Beginning today, start checking your local news outlets for Memorial Day events, and make plans now to attend. In almost every city, there will be a memorial ceremony hosted by the American Legion, Veterans of Foreign Wars, or other veterans organization. It is important to take your children to an occasion like this. They need to see those who remain gathered together to pay their respects to those who died for our country. They need to see you standing with them, so they will learn the meaning of sacrifice, respect, and honor.
Then complete this solemn and somber event by taking your family on a picnic—the smallest fraction of what it all means—the joy to live in freedom and be with your family.
Eat hot dogs or hamburgers with potato salad. I prefer a fire-roasted hot dog (almost burned) on the end of a stick—or wire coat hanger, or one of those fancy roasting forks, if you have one. And try my recipe for potato salad.

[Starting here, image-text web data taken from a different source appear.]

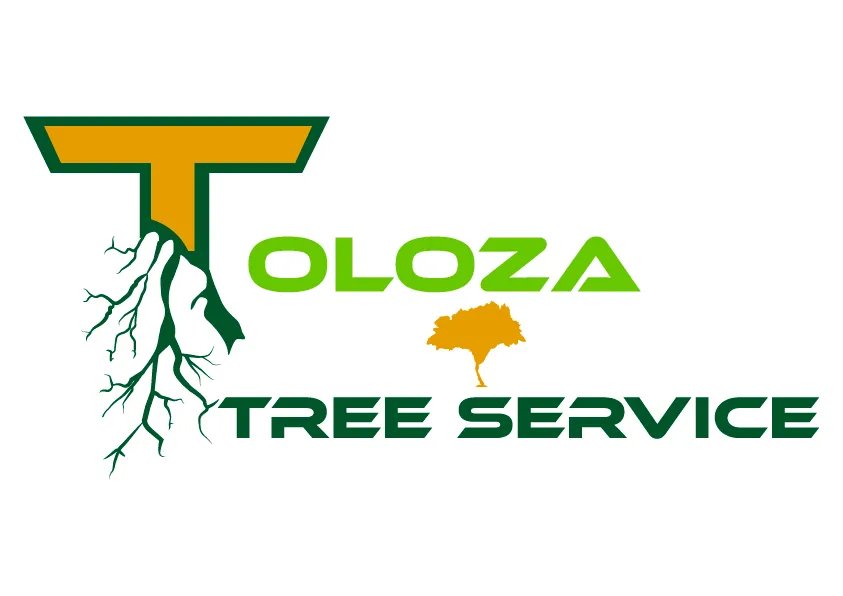 logo Toloza Tree Service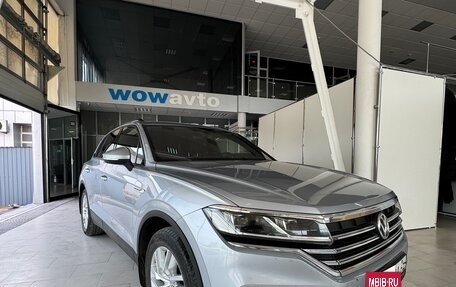 Volkswagen Touareg III, 2020 год, 3 999 000 рублей, 3 фотография
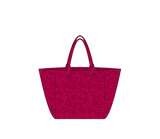 Dunes Tote - Eco Guava Bloom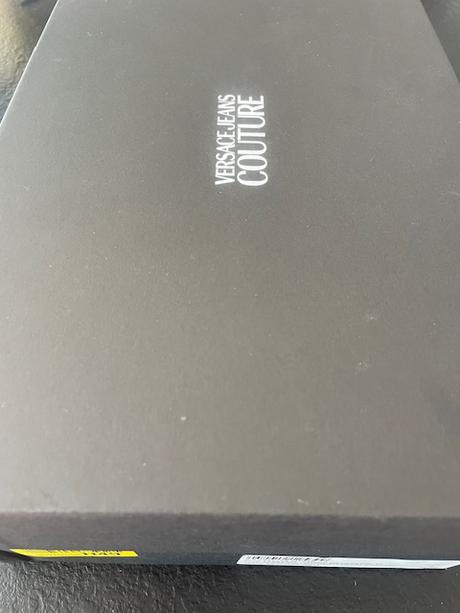 Tenisky versace jeans couture, versace,38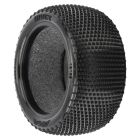 AKA Racing 13135GR Rivet Soft Carpet Rear Tires (2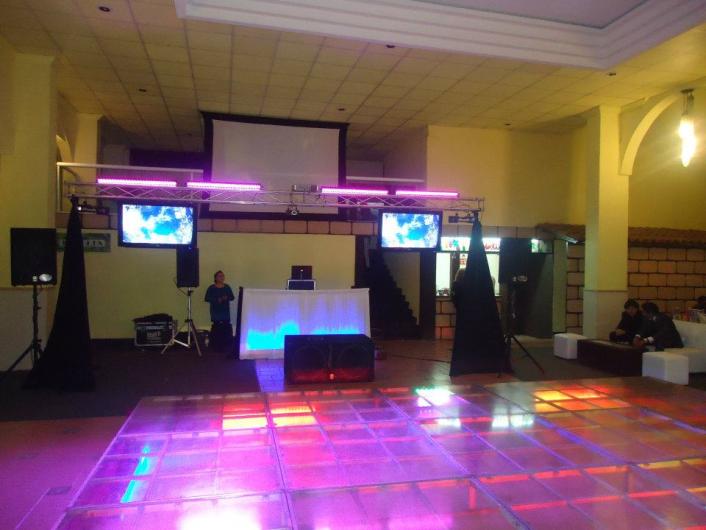 EQUIPOS DE SONIDO Y VIDEO equipos de sonido y video:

I make potato salad like my mother did, and she learned to make it from her mother. My Grandma’s mother was an unpleasant woman, so I don’t think Grandma learned to make potato salad from her. Perhaps Grandma learned to make it from her husband, a U.S. Army cavalry blacksmith who came west from South Carolina. Maybe I’m fixing South Carolina–style potato salad! It’s all I’ve ever known, and my family loves it. (Once I made it chunky style and it was a disaster—we almost needed marriage counseling.)

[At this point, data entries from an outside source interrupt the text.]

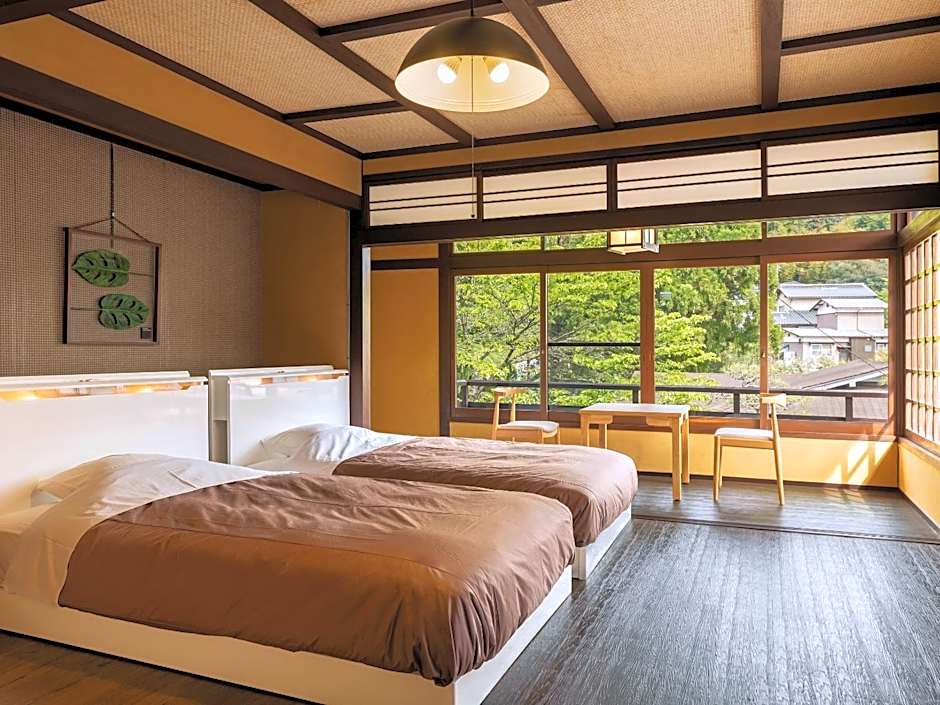 Ooedo Onsen Monogatari Premium Saiki Bekkan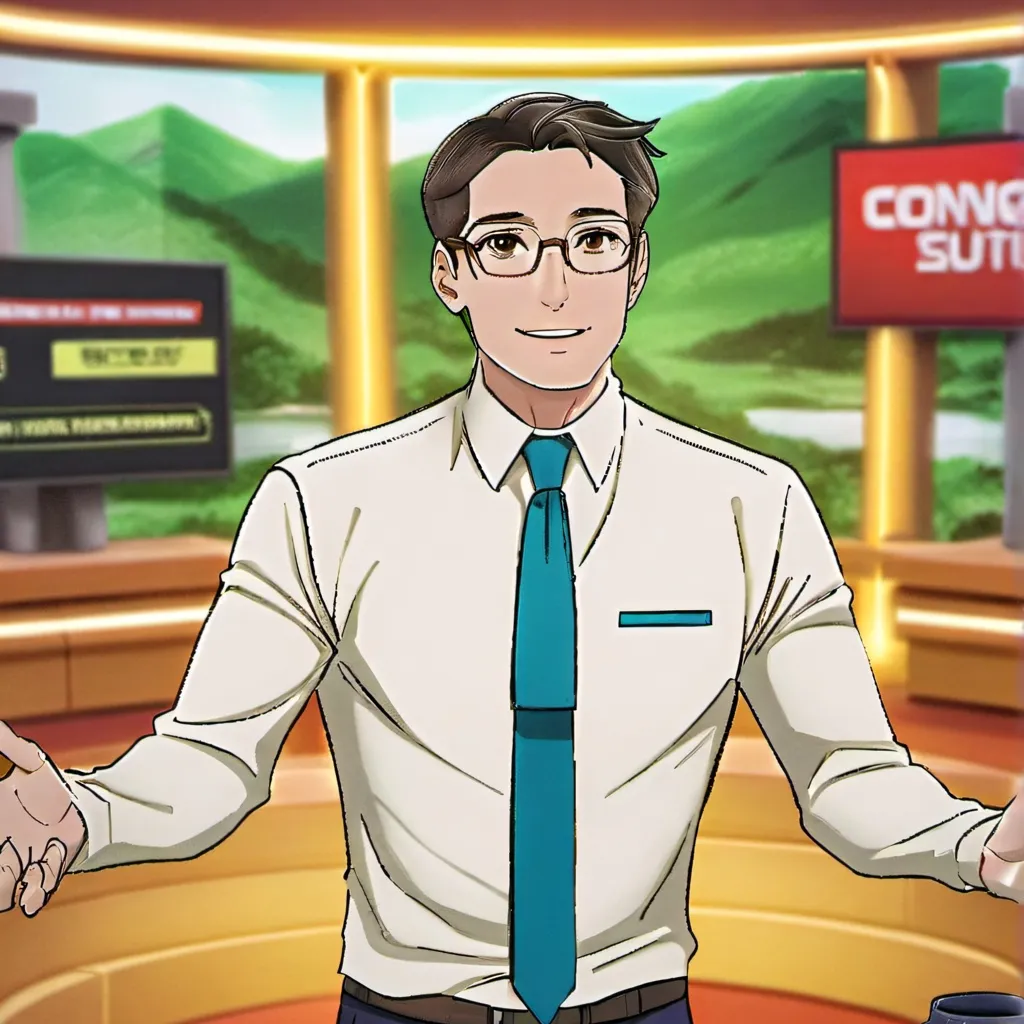 chat with ai character: William Roberts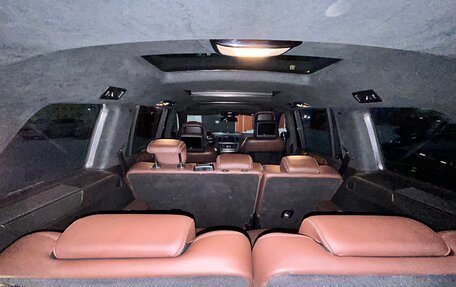 Mercedes-Benz GL-Класс, 2013 год, 2 900 000 рублей, 18 фотография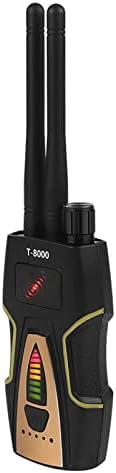 T 8000 Радиочестотни Сигнал T 8000 Детектор на Радиочестотния Сигнал на GSM, Аудио Търсещия GPS Сканиращ Детектор Анти-Спайуер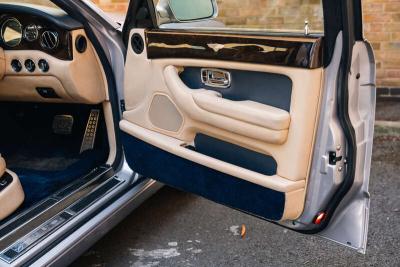 2009 Bentley Arnage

On Monday I made potato salad for a potluck supper, and for the first time in my life, I wrote down how I did it. I’m forced to vary a bit from my mother’s method, in that she used sweet AND sour pickles. (The last time I tried to buy sour pickles, there wasn’t even a spot on the shelf for them, and I live deep in the heart of Texas’ oldest German settlements. So what’s up with that? I used dill pickles instead. It was delicious, but I was thrown off at first by the dill pickles. I got over it by the second serving.)
Nevertheless, on Monday I used all sweet pickles, which gave it a very subtle barely-sweet flavor. I still recommend using top quality sweet—and sour—pickles, if you can find sour pickles in your market. But honestly, this is yummy no matter what kind of pickles you use.

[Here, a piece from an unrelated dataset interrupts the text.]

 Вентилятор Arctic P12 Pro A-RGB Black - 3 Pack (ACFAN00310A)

I boiled the potatoes in their skins (for about 35 minutes), then carefully spooned them out onto a clean dish towel to cool down. Then I skinned them. Of course you can boil them already peeled. I also “mashed” the potatoes by using a potato ricer. A potato ricer makes the most the wonderful, fluffy melt-in-your-mouth mashed potatoes. If you don’t have a ricer, you need to get one—tout de suite. You’ll never eat gummy mashed potatoes again, and your family will think you are amazing.
Deborah’s Potato Salad
5 lbs. white potatoes, cooked and riced
5 hard-boiled eggs, coarsely chopped
1 cup chopped celery heart (3-4 stalks)
1 cup chopped pickles—1/2 sweet and 1/2 sour is best, but all sweet or all dill tastes good, too.
1 cup finely minced onion (about 1/2 of a medium sized onion)
1-4 oz. jar of pimento, minced some more, and add the pimento water too, for flavor
1.5 to 2 teaspoons of salt
1/4 cup prepared mustard
3-4 tablespoons of pickle juice as needed, to make it fluffy
2-3 cups of mayonnaise (ok—you can use Miracle Whip if you hate real mayonnaise, but if you hate mayonnaise, you need to be psycho-analyzed)
Best made the day before you want to eat it, so the flavors can meld. Slightly more or less of any ingredient won’t dramatically impact the flavor. I didn’t measure the yield, but would say it was about 14 cups of potato salad, so that’s about 18 servings at 3/4 of a cup per serving. Your mileage may vary.
Now that’s a LOT of potato salad. But it will keep for a week, and you can have potato salad sandwiches. Never ate a potato salad sandwich? That’s something I learned from my husband.